### INFORMATION SHOWN
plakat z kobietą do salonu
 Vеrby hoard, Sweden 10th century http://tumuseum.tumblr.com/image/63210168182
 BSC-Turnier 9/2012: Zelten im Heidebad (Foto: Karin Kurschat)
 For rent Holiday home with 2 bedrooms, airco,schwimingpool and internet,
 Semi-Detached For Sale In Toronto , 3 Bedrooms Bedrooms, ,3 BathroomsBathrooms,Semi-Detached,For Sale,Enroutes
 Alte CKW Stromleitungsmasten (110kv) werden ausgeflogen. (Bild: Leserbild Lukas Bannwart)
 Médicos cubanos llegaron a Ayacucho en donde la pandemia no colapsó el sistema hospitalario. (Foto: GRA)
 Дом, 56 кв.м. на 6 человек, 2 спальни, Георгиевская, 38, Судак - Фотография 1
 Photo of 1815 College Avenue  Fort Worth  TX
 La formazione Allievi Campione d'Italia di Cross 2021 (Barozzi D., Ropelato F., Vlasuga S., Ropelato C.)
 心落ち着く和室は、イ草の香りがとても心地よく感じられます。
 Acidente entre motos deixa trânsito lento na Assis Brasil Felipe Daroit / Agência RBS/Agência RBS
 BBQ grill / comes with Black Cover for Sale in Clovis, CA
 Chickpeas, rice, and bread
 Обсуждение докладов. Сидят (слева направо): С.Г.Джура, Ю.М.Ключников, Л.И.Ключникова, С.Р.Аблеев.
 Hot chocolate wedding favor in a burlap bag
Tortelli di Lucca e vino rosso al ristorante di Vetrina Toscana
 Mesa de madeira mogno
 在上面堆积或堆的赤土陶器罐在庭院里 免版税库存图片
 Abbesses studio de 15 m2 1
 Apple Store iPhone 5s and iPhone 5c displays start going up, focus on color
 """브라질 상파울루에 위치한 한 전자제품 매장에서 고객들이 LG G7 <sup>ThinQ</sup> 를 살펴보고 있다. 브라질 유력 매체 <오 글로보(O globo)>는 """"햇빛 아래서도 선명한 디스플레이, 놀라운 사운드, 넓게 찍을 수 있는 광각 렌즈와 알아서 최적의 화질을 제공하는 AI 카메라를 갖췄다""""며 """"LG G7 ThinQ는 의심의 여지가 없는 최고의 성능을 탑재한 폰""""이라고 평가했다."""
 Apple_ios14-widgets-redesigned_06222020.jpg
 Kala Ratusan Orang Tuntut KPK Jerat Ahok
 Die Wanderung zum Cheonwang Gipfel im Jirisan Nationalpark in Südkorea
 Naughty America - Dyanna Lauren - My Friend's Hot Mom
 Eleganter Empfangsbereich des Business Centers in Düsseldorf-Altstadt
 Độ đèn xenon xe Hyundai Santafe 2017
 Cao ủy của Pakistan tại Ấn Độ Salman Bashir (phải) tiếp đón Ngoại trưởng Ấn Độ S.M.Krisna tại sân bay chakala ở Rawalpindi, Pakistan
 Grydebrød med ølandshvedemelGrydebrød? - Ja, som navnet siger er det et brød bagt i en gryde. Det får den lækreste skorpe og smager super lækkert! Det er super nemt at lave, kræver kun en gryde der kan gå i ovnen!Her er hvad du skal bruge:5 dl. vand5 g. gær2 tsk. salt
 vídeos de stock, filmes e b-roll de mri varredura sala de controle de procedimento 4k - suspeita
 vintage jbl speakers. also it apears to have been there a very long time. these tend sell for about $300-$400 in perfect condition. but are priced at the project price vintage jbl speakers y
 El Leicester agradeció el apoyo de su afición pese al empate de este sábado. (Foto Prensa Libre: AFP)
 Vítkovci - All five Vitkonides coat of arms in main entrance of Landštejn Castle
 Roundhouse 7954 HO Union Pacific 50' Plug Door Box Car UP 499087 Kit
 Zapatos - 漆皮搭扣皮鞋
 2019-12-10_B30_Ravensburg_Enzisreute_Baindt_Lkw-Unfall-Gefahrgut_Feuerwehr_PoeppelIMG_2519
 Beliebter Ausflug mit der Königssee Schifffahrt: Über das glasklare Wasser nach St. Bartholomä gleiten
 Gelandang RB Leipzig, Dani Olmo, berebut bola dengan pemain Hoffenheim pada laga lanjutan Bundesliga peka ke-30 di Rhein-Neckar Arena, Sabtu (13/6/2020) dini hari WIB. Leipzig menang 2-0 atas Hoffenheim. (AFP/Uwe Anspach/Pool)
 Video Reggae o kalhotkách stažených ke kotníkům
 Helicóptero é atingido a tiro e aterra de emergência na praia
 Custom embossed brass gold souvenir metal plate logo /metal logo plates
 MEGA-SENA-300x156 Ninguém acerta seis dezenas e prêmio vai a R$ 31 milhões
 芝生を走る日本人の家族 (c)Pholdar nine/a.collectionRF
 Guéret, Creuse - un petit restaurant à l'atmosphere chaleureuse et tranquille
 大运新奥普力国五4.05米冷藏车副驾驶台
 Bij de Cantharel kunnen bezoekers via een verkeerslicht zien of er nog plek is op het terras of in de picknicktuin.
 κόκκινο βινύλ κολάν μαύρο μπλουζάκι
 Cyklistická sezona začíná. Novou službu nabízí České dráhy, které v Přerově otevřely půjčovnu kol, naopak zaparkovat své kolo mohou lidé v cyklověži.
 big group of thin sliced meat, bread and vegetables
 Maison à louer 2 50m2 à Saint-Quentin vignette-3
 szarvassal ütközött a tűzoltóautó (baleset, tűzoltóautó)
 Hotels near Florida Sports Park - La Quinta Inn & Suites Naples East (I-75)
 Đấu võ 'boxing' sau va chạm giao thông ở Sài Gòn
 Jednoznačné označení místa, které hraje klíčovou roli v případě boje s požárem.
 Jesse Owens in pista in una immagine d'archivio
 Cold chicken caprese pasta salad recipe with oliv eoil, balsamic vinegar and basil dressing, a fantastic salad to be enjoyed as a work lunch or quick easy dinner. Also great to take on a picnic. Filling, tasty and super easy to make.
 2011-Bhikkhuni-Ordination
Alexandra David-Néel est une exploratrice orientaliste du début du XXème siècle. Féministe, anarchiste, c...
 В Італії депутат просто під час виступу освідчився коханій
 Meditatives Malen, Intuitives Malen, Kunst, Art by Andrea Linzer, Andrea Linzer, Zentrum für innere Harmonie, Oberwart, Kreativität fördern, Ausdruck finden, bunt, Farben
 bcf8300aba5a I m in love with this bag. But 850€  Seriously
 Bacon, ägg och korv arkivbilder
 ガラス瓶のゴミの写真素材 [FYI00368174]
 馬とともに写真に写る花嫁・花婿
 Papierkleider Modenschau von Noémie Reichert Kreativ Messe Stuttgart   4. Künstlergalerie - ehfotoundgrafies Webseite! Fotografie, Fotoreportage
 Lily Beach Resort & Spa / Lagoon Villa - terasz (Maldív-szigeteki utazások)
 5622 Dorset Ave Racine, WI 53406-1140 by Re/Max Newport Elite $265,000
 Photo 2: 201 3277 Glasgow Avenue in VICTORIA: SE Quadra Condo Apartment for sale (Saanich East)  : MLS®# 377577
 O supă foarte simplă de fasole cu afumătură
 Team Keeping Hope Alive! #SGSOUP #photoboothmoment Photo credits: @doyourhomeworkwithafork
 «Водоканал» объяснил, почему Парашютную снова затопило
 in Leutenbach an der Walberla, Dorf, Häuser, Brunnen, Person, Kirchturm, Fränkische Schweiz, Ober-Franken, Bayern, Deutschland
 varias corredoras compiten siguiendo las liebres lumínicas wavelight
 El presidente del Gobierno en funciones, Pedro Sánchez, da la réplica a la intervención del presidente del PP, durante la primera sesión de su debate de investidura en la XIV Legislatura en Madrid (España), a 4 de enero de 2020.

### EXERCISE AIM
Each line of the material that contains the string "Photo" has to be copied out.

### SOLUTION TO THE EXERCISE
 Photo of 1815 College Avenue  Fort Worth  TX
 Photo 2: 201 3277 Glasgow Avenue in VICTORIA: SE Quadra Condo Apartment for sale (Saanich East)  : MLS®# 377577
 Team Keeping Hope Alive! #SGSOUP #photoboothmoment Photo credits: @doyourhomeworkwithafork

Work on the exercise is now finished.